Personal names are one thing; place-names are another minefield. Here, due to their familiarity, exceptions have been made for Moscow and St. Petersburg and (for purely aesthetic reasons) Yalta, but the line has been drawn at Archangel/Arkhangel′sk in rendering English versions of Russian names. More consequential is that place-names can be piquant political and ethnic markers. During civil wars such as those endured by imperial Russia and its borderlands in the period after 1917 (not to mention the overlapping collapse of its German, Austrian, and Turkish neighbors, as well as the contemporaneous upheavals afflicting Persia, Mongolia, and China), they become doubly significant. (Indeed, insofar as a name employed might be read, by an interlocutor—with a big gun—as betraying some hostile political or national sympathy, it could be a matter of life or death.) Thus, many of the places mentioned in these volumes were called by two or more different names (usually as a consequence of national differences and military conquests) even before the Soviet government began renaming towns and cities (and even mountains and other natural features) in honor of “heroes of the revolution.” For example, in the accepted transliteration, Lwów (Polish), L′vov (Russian), L′viv (Urkainian), Lemberg (German), and Liov (Roumanian) were all current during the revolutionary period. For the sake of consistency, I have here, in general and not without regret, become all too often a Russianizer, giving the Russian version of a place-name in the first instance, sometimes followed, for clarification, by the chief native form—for example, Kiev (Kyiv), for what is now the capital of Ukraine—or presenting the historical name followed by its current name. However, there were about 100 or 200 “nationalities” (depending on definitions of ethnicity) in what up until the revolutionary period was called “Russia,” and at least half as many linguistic groups, and I am certain that I have not done justice to all of them, or even to most of them. Hopefully, though, the meaning will be clear.

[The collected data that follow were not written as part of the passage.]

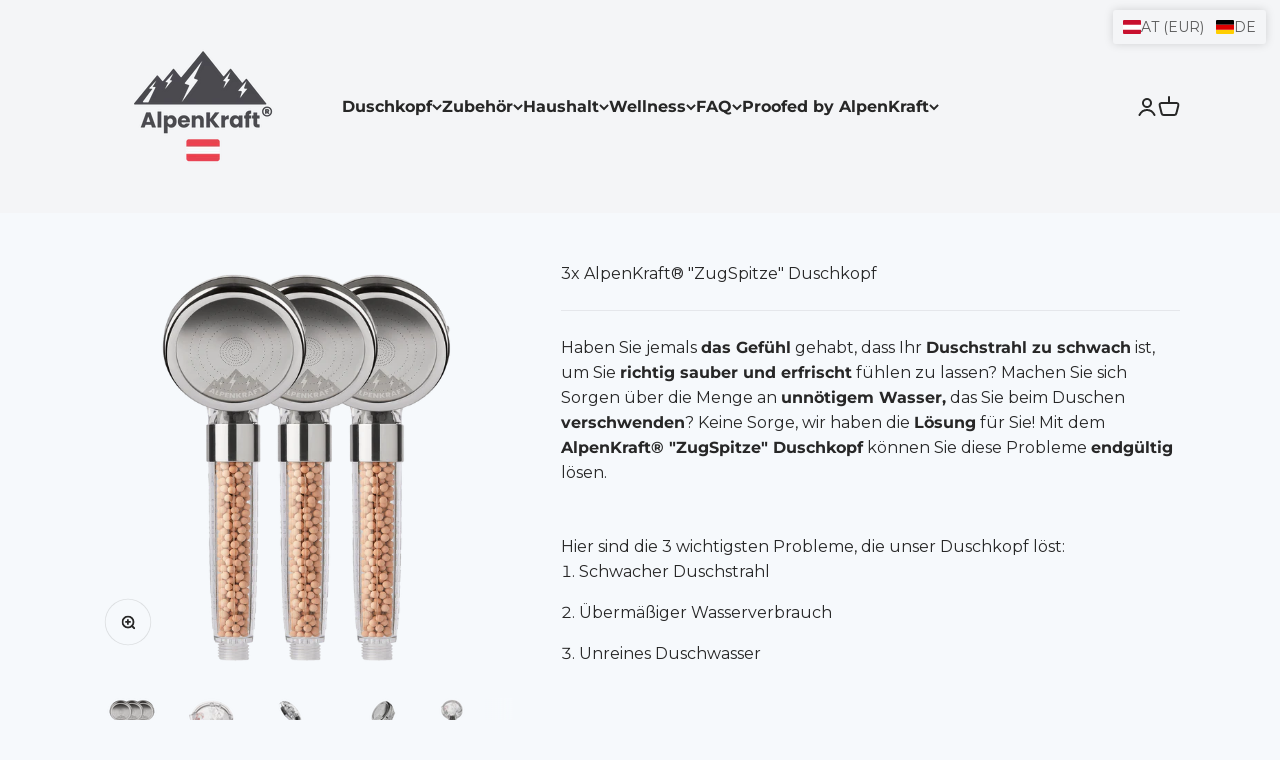

--- FILE ---
content_type: text/css
request_url: https://alpenkraft.shop/cdn/shop/t/20/assets/custom.css?v=109152554371282179631742986537
body_size: -736
content:
.tee-price-addons::before {
    content: 'Normalpreis: ';
    font-weight: bold;
}

--- FILE ---
content_type: application/x-javascript; charset=utf-8
request_url: https://bundler.nice-team.net/app/shop/status/diealpenkraft.myshopify.com.js?1769170144
body_size: -384
content:
var bundler_settings_updated='1731415544';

Finally, in this regard (and emblematically for something that might seem to be so straightforward), the city that is now, once again, St. Petersburg (and from 1924 to 1991 was called Leningrad) is often herein referred to as “Petrograd.” This was the name adopted for the city by the tsarist government upon the outbreak of war in August 1914, so that the name of the Russian capital should not sound too “German.” This was in naked defiance of the fact that in 1703 the city had actually been christened with the Dutch name Sankt-Peterburg by its founder, Peter the Great, according to his infatuation with all things Netherlandish (whose lands, in August–September 1914, were of course actually being threatened, though never invaded, by the Germans), and even though, in repudiation of these niceties, through war, revolution, and civil wars, its inhabitants persisted in referring to it, familiarly, as “Piter”—which is not German, Dutch, or even Russian. What, indeed, is in a name?
Readers should also note that, to facilitate rapid and efficient location of relevant information and to make this work as useful a reference tool as possible, within individual entries terms that have their own, separate entries are in boldface type the first time they appear.